Stepdad Dave frowned at me. He looked like one of the boys from my class, thinking, stupid girl. He said, “This is the one you took out of the box, isn’t it?”

“You read my journal, didn’t you?”

He nodded. I couldn’t even be mad.

“Yes, this is the same Lola I took out of the box” I said. “And when I took her out she was light. She only got heavy when we got back to our house. But I would have noticed if she was cold.”

He shook his head. “That’s not right. Copies are cold.”

“Sometimes you’re cold, and sometimes you’re not.”

He sat back so he was balanced on the heels of his steel-toed boots. “My real self is still around. Sometimes you see him and sometimes only me.”
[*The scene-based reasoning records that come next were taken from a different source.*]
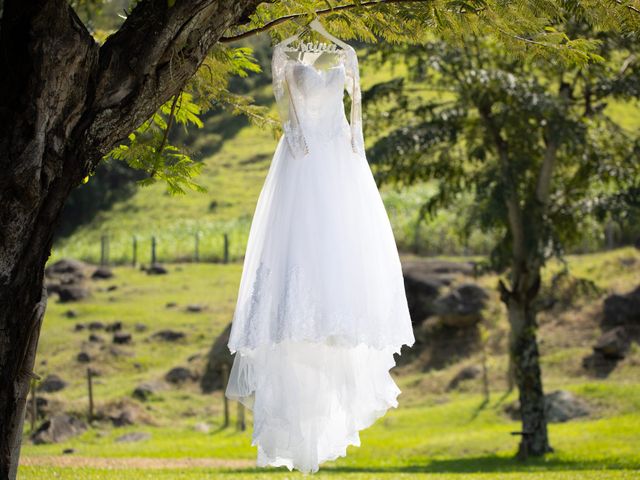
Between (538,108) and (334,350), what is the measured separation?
829 centimetres

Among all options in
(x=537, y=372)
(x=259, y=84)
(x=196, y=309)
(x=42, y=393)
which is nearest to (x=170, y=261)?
(x=196, y=309)

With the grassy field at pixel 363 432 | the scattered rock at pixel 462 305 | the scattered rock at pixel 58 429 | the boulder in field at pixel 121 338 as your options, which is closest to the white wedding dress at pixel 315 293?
the grassy field at pixel 363 432

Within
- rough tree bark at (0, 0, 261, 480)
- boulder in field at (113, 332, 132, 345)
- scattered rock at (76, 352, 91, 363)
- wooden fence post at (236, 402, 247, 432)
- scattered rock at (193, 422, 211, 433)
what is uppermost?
rough tree bark at (0, 0, 261, 480)

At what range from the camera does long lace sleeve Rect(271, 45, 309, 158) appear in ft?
17.7

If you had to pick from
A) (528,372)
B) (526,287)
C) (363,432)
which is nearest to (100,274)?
(363,432)

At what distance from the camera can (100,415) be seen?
1950 cm

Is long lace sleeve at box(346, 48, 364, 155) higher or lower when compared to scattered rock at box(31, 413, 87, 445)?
higher

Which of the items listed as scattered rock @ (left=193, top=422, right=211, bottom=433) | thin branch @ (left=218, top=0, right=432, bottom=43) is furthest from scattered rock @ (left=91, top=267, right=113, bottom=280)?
thin branch @ (left=218, top=0, right=432, bottom=43)

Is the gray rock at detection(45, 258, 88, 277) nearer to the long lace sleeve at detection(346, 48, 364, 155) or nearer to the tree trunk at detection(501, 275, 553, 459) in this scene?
the tree trunk at detection(501, 275, 553, 459)

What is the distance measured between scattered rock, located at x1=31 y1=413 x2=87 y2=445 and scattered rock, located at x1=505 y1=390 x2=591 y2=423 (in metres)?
8.55

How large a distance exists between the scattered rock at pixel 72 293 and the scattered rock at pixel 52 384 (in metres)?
6.35

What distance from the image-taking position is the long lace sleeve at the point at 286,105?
5.41m

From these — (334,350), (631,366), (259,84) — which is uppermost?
(259,84)

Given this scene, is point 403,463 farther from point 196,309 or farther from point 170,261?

Lola said, “What’s going on, sir?”

He stared at her. I guess he was wondering whether she was the copy or not, but maybe he was only deciding whether to lie or not.

“We are getting trapped inside something like a nightmare,” he said finally. “A thing—a witch—is preying on us, trying to kill us off so it can build a nest here. A sort of nest of ideas. We copies are ideas. If our real selves are still alive and are strong enough, then the copy can obey the real self, not the witch. My real self is still alive and strong, so I can still control myself. For now.”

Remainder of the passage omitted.